I “discovered” an unexpected behavior using multiple GPUs and OpenMP for thread control.
Background: my machine is a quad-core Phenom running Fedora 10 and CUDA 2.2, with two GTX 275 GPUs and the 185.18.08 kernel module. My application uses OpenMP for shared memory parallelization, and frequently splits from 1 thread to 2 or 4, and then back again. This thread creation and destruction also happens when I go into a routine that uses CUDA and the GPU (because I want to use both GPUs, and each context needs a separate thread).

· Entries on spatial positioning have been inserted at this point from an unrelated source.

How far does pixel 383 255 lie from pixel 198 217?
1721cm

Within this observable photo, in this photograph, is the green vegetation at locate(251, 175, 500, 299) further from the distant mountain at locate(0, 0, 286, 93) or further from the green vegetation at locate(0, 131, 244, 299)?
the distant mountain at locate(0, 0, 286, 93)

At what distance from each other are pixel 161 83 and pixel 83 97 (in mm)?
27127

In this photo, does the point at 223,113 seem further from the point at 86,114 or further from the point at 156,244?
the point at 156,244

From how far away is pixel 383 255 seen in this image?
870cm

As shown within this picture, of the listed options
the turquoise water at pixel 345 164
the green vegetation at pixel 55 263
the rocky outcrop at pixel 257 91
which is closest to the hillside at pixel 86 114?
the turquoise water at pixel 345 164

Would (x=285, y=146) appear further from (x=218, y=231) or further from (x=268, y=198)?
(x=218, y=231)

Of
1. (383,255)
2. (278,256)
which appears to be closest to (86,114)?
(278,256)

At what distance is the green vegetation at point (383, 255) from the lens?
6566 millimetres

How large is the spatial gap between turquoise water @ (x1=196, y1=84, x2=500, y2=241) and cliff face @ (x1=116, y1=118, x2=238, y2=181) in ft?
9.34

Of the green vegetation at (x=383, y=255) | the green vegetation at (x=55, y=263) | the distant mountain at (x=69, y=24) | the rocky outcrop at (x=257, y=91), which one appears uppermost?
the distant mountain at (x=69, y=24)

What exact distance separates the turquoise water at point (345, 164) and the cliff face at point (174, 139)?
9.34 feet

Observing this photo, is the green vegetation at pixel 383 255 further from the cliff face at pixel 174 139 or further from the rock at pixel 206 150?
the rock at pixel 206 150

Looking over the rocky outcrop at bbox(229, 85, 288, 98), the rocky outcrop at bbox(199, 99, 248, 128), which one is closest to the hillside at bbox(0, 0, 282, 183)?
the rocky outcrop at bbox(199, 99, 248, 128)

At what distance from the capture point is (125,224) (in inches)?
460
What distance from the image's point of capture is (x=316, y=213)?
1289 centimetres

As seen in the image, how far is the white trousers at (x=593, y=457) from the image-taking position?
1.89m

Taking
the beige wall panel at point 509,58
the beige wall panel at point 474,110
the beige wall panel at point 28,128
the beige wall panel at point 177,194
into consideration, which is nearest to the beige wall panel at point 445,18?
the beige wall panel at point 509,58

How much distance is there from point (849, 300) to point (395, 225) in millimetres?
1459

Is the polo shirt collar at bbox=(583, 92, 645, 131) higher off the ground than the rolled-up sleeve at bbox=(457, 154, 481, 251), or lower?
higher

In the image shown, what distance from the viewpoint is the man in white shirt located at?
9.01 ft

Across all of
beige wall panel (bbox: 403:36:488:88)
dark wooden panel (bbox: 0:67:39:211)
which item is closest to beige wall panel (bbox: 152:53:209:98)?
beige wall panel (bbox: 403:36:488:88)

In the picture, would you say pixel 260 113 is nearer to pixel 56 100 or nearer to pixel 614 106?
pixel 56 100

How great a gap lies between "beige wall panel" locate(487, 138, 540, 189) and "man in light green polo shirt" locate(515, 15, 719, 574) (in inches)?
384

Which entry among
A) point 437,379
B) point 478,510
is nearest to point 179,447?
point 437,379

Everything that I have read indicates that when a thread closes, the CUDA context (the GPU “process,” in a way) that it used is destroyed. As users of CUDA know, creating a new context is a relatively slow operation (0.1-0.4 sec), especially so when multiple contexts are being created at once (CUDA seems to create contexts serially). I expected that, with two GPUs, I would need to create at least one new context every time I asked OpenMP to split from 1 to 2 threads and start up my CUDA calculations on each thread. Not so. I “pay” the time price for each context the first time I split into two threads and start up CUDA jobs, but, even though the extra thread is destroyed upon completion of that subroutine, and execution continues serially elsewhere in the program, the next time execution enters that subroutine and OpenMP splits into two threads, my contexts are still present, and my CUDA kernels execute without any delay.
I am presenting this information here to help multi-GPU programmers understand this aspect of CUDA, because the documentation misled me into thinking something else. While the simpleMultiGPU demo in the CUDA SDK is appropriate for some applications, I’d like to confirm that OpenMP also works.